● **RECORDS SHOWN**:
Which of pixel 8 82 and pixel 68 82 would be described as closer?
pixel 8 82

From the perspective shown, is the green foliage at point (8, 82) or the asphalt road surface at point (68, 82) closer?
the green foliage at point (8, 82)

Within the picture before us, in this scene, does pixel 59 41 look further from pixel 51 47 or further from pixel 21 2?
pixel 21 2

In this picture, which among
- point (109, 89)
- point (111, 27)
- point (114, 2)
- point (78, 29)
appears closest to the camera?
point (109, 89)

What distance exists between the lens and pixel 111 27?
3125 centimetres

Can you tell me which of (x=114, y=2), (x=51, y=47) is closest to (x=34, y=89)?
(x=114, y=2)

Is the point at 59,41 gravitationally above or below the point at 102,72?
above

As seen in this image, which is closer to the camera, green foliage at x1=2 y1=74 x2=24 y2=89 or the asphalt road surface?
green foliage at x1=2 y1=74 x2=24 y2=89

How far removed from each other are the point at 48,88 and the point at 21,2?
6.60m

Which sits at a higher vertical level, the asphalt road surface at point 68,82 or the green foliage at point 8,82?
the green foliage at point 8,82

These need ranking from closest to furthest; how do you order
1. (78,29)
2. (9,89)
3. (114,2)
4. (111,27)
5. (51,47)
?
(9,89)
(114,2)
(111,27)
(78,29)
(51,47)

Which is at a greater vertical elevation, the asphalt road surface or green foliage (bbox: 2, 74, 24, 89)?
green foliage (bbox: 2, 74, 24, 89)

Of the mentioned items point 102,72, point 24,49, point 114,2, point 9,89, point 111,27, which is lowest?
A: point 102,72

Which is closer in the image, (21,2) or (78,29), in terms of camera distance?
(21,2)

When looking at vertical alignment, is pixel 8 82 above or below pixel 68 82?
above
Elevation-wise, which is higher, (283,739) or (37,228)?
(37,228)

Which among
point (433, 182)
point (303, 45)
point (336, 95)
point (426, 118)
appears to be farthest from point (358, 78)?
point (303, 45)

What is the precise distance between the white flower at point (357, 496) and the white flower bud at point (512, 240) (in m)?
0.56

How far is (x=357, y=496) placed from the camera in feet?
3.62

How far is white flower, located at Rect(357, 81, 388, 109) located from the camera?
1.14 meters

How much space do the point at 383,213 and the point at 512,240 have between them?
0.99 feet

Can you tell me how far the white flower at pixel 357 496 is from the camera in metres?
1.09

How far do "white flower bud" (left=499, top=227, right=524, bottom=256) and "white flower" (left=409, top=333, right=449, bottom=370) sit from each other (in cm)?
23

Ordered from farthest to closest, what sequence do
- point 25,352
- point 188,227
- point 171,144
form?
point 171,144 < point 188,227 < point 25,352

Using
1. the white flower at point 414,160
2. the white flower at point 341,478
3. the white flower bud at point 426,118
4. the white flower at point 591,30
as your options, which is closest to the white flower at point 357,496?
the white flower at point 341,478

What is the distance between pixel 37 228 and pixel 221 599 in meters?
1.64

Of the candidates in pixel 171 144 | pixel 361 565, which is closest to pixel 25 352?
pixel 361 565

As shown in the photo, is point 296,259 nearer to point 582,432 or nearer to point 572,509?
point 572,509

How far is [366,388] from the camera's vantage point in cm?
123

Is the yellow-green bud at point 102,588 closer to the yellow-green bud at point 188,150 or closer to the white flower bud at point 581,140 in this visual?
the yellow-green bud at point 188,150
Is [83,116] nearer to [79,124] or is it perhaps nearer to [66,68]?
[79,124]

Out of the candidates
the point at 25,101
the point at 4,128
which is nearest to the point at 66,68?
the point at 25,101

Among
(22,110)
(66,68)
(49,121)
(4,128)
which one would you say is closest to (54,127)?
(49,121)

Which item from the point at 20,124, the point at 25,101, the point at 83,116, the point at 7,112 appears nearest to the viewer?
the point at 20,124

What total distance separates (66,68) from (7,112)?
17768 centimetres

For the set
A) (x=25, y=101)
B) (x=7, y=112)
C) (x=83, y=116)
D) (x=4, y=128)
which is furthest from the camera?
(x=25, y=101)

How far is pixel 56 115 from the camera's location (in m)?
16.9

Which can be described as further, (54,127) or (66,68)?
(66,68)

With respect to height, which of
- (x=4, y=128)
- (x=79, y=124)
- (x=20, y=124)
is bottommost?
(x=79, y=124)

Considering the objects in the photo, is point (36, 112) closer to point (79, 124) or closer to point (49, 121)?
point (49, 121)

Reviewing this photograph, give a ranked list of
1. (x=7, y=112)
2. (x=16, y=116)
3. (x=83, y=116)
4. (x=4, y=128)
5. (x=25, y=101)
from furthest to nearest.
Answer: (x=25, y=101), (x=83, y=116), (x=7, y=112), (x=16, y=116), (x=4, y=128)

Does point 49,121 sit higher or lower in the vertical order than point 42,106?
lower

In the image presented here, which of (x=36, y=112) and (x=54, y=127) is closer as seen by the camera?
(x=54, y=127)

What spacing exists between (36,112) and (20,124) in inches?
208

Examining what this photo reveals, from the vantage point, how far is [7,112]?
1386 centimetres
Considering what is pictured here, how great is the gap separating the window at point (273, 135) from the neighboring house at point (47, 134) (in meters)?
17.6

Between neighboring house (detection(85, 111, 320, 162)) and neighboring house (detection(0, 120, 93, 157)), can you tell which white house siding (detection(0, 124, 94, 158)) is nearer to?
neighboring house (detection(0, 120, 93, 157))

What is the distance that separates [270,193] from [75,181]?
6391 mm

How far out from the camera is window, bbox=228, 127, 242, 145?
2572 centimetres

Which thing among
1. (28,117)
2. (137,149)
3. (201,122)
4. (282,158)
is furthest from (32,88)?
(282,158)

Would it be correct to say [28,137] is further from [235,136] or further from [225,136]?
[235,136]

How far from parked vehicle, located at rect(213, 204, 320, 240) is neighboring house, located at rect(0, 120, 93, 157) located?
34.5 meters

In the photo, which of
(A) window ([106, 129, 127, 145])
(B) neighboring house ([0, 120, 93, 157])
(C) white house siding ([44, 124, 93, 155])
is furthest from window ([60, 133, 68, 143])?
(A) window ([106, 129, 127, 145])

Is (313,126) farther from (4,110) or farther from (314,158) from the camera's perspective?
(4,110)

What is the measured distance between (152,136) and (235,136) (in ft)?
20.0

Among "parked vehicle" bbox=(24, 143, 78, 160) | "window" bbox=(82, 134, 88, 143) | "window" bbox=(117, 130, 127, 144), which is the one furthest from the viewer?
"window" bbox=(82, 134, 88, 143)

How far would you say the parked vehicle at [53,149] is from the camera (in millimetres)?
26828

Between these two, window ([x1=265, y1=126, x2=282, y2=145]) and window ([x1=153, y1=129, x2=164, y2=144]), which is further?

● **JOB**: Reproduce every one of the records above verbatim, keeping each line's wording, punctuation, and order unchanged.

● **OUTPUT**:
Which of pixel 8 82 and pixel 68 82 would be described as closer?
pixel 8 82

From the perspective shown, is the green foliage at point (8, 82) or the asphalt road surface at point (68, 82) closer?
the green foliage at point (8, 82)

Within the picture before us, in this scene, does pixel 59 41 look further from pixel 51 47 or further from pixel 21 2?
pixel 21 2

In this picture, which among
- point (109, 89)
- point (111, 27)
- point (114, 2)
- point (78, 29)
appears closest to the camera?
point (109, 89)

What distance exists between the lens and pixel 111 27?
3125 centimetres

Can you tell me which of (x=114, y=2), (x=51, y=47) is closest to (x=34, y=89)?
(x=114, y=2)

Is the point at 59,41 gravitationally above or below the point at 102,72?
above

As seen in this image, which is closer to the camera, green foliage at x1=2 y1=74 x2=24 y2=89 or the asphalt road surface?
green foliage at x1=2 y1=74 x2=24 y2=89

How far removed from each other are the point at 48,88 and the point at 21,2?
6.60m

Which sits at a higher vertical level, the asphalt road surface at point 68,82 or the green foliage at point 8,82?
the green foliage at point 8,82

These need ranking from closest to furthest; how do you order
1. (78,29)
2. (9,89)
3. (114,2)
4. (111,27)
5. (51,47)
?
(9,89)
(114,2)
(111,27)
(78,29)
(51,47)

Which is at a greater vertical elevation, the asphalt road surface or green foliage (bbox: 2, 74, 24, 89)?
green foliage (bbox: 2, 74, 24, 89)

Of the mentioned items point 102,72, point 24,49, point 114,2, point 9,89, point 111,27, which is lowest?
A: point 102,72

Which is closer in the image, (21,2) or (78,29), in terms of camera distance?
(21,2)

When looking at vertical alignment, is pixel 8 82 above or below pixel 68 82?
above
Elevation-wise, which is higher, (283,739) or (37,228)?
(37,228)

Which among
point (433, 182)
point (303, 45)
point (336, 95)
point (426, 118)
appears to be farthest from point (358, 78)?
point (303, 45)

What is the precise distance between the white flower at point (357, 496) and the white flower bud at point (512, 240) (in m)?
0.56

How far is (x=357, y=496) placed from the camera in feet?
3.62

How far is white flower, located at Rect(357, 81, 388, 109) located from the camera?
1.14 meters

How much space do the point at 383,213 and the point at 512,240 have between them?
0.99 feet

Can you tell me how far the white flower at pixel 357 496 is from the camera in metres?
1.09

How far do "white flower bud" (left=499, top=227, right=524, bottom=256) and "white flower" (left=409, top=333, right=449, bottom=370) sit from each other (in cm)?
23

Ordered from farthest to closest, what sequence do
- point 25,352
- point 188,227
- point 171,144
form?
point 171,144 < point 188,227 < point 25,352

Using
1. the white flower at point 414,160
2. the white flower at point 341,478
3. the white flower bud at point 426,118
4. the white flower at point 591,30
as your options, which is closest to the white flower at point 357,496?
the white flower at point 341,478

What is the distance between pixel 37 228 and pixel 221 599 in meters?
1.64

Of the candidates in pixel 171 144 | pixel 361 565, which is closest to pixel 25 352?
pixel 361 565

As shown in the photo, is point 296,259 nearer to point 582,432 or nearer to point 572,509?
point 572,509

How far is [366,388] from the camera's vantage point in cm?
123

Is the yellow-green bud at point 102,588 closer to the yellow-green bud at point 188,150 or closer to the white flower bud at point 581,140 in this visual?
the yellow-green bud at point 188,150
Is [83,116] nearer to [79,124] or is it perhaps nearer to [66,68]?
[79,124]

Out of the candidates
the point at 25,101
the point at 4,128
which is nearest to the point at 66,68?
the point at 25,101

Among
(22,110)
(66,68)
(49,121)
(4,128)
which one would you say is closest to (54,127)?
(49,121)

Which item from the point at 20,124, the point at 25,101, the point at 83,116, the point at 7,112 appears nearest to the viewer?
the point at 20,124

What total distance separates (66,68) from (7,112)?
17768 centimetres

For the set
A) (x=25, y=101)
B) (x=7, y=112)
C) (x=83, y=116)
D) (x=4, y=128)
which is furthest from the camera?
(x=25, y=101)

How far is pixel 56 115 from the camera's location (in m)?
16.9

Which can be described as further, (54,127) or (66,68)?
(66,68)

With respect to height, which of
- (x=4, y=128)
- (x=79, y=124)
- (x=20, y=124)
is bottommost?
(x=79, y=124)

Considering the objects in the photo, is point (36, 112) closer to point (79, 124) or closer to point (49, 121)?
point (49, 121)

Reviewing this photograph, give a ranked list of
1. (x=7, y=112)
2. (x=16, y=116)
3. (x=83, y=116)
4. (x=4, y=128)
5. (x=25, y=101)
from furthest to nearest.
Answer: (x=25, y=101), (x=83, y=116), (x=7, y=112), (x=16, y=116), (x=4, y=128)

Does point 49,121 sit higher or lower in the vertical order than point 42,106?
lower

In the image presented here, which of (x=36, y=112) and (x=54, y=127) is closer as seen by the camera?
(x=54, y=127)

What spacing exists between (36,112) and (20,124) in inches?
208

Examining what this photo reveals, from the vantage point, how far is [7,112]?
1386 centimetres
Considering what is pictured here, how great is the gap separating the window at point (273, 135) from the neighboring house at point (47, 134) (in meters)?
17.6

Between neighboring house (detection(85, 111, 320, 162)) and neighboring house (detection(0, 120, 93, 157)), can you tell which white house siding (detection(0, 124, 94, 158)) is nearer to?
neighboring house (detection(0, 120, 93, 157))

What is the distance that separates [270,193] from [75,181]?
6391 mm

How far out from the camera is window, bbox=228, 127, 242, 145?
2572 centimetres

Which thing among
1. (28,117)
2. (137,149)
3. (201,122)
4. (282,158)
is furthest from (32,88)?
(282,158)

Would it be correct to say [28,137] is further from [235,136] or further from [225,136]?
[235,136]

How far from parked vehicle, located at rect(213, 204, 320, 240) is neighboring house, located at rect(0, 120, 93, 157) located?
34.5 meters

In the photo, which of
(A) window ([106, 129, 127, 145])
(B) neighboring house ([0, 120, 93, 157])
(C) white house siding ([44, 124, 93, 155])
is furthest from window ([60, 133, 68, 143])?
(A) window ([106, 129, 127, 145])

Is (313,126) farther from (4,110) or farther from (314,158) from the camera's perspective?
(4,110)

What is the measured distance between (152,136) and (235,136) (in ft)?
20.0

Among "parked vehicle" bbox=(24, 143, 78, 160) | "window" bbox=(82, 134, 88, 143) | "window" bbox=(117, 130, 127, 144), which is the one furthest from the viewer?
"window" bbox=(82, 134, 88, 143)

How far would you say the parked vehicle at [53,149] is from the camera (in millimetres)?
26828

Between these two, window ([x1=265, y1=126, x2=282, y2=145]) and window ([x1=153, y1=129, x2=164, y2=144]), which is further?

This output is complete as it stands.